_Records to use_:
● ● ● ● ●
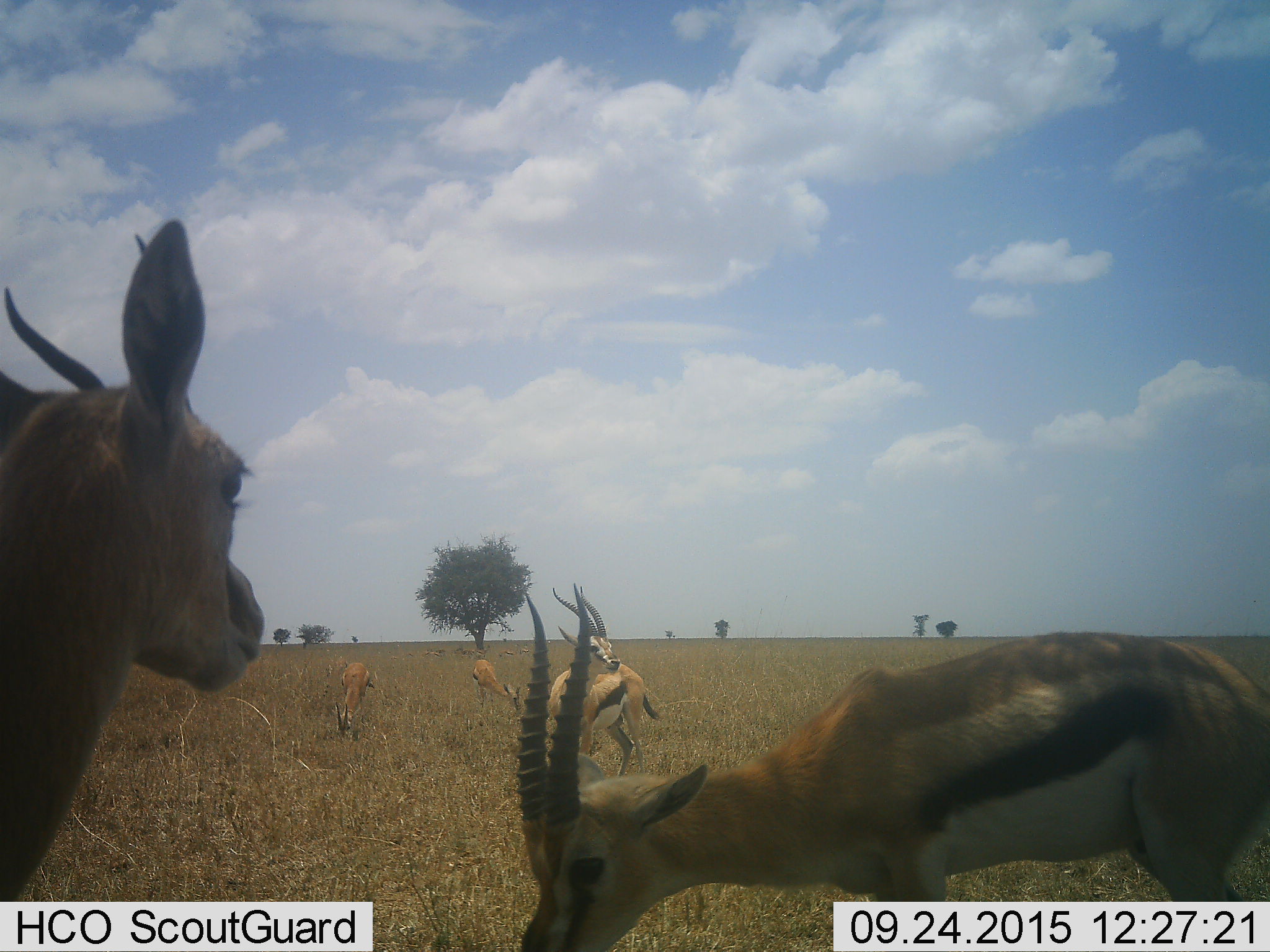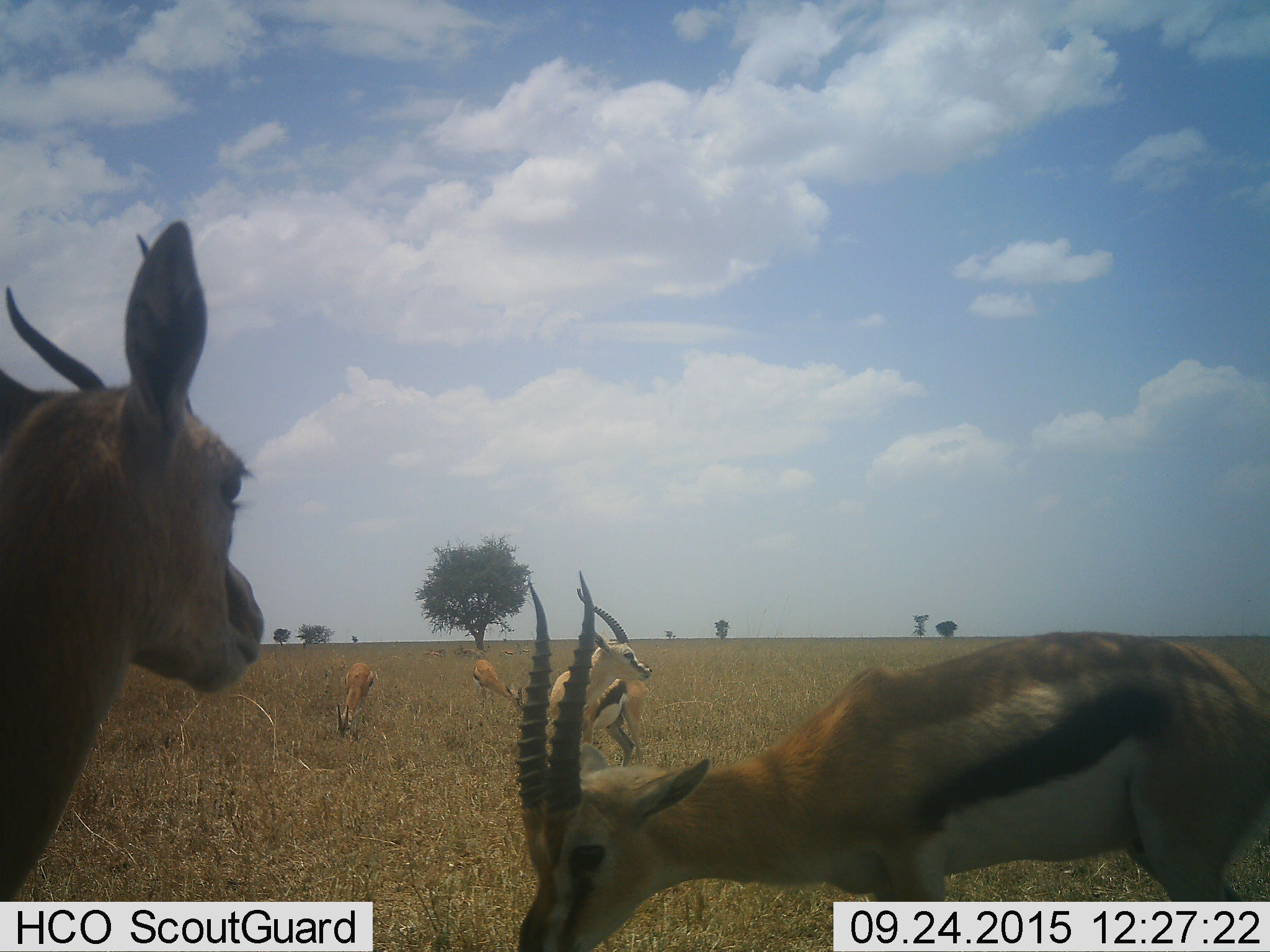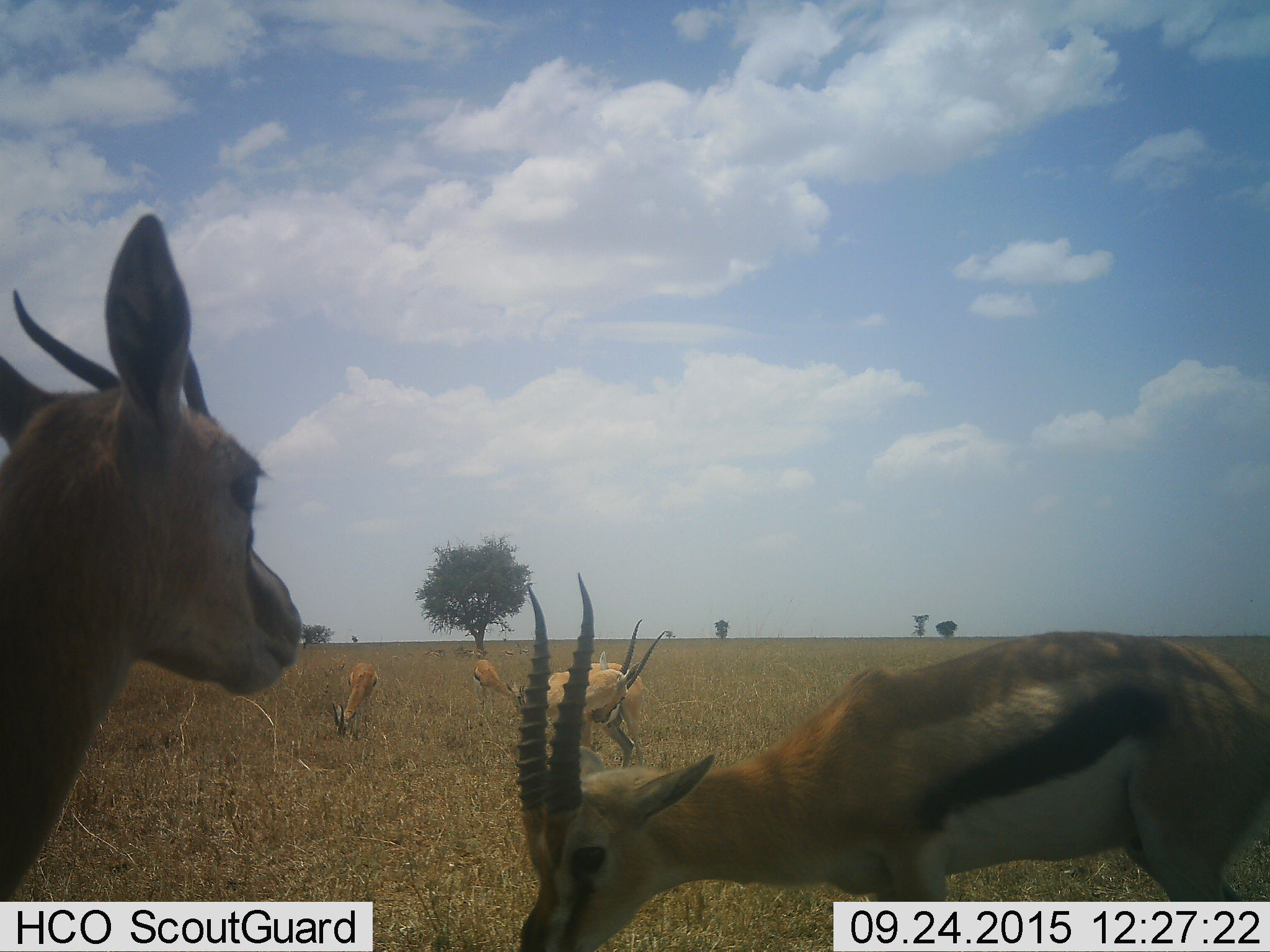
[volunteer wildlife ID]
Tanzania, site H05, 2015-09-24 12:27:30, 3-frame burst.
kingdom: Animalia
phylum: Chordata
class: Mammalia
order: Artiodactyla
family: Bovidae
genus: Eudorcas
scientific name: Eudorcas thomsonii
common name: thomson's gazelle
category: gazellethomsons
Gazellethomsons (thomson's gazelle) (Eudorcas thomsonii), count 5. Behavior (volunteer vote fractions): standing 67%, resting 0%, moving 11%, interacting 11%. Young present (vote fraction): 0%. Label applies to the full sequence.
● ● ● ● ●
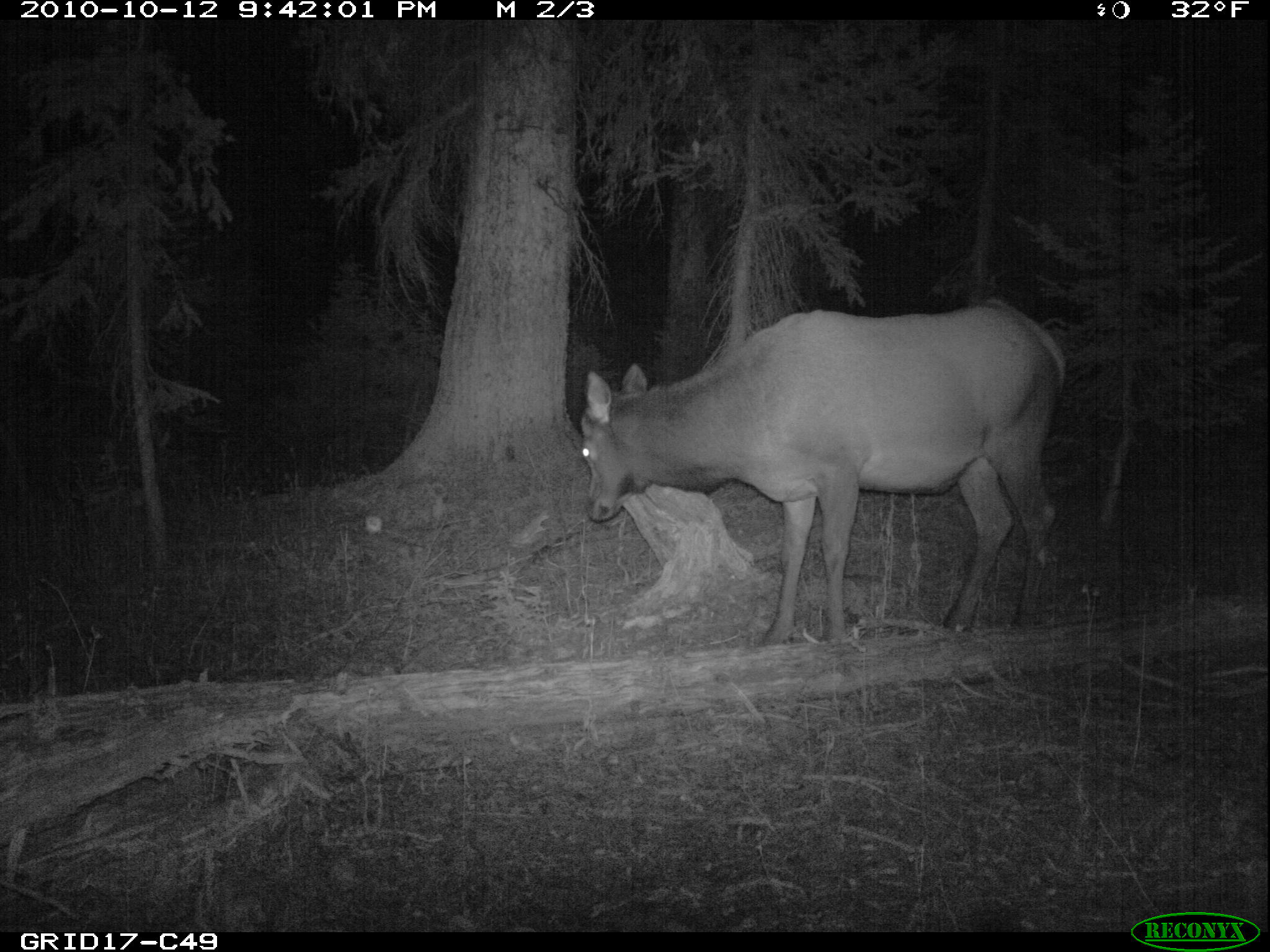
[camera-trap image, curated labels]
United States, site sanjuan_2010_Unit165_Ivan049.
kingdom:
● ● ● ● ●
_Task instructions_: Show all lines above holding the word "site".

_Written solution_:
Tanzania, site H05, 2015-09-24 12:27:30, 3-frame burst.
United States, site sanjuan_2010_Unit165_Ivan049.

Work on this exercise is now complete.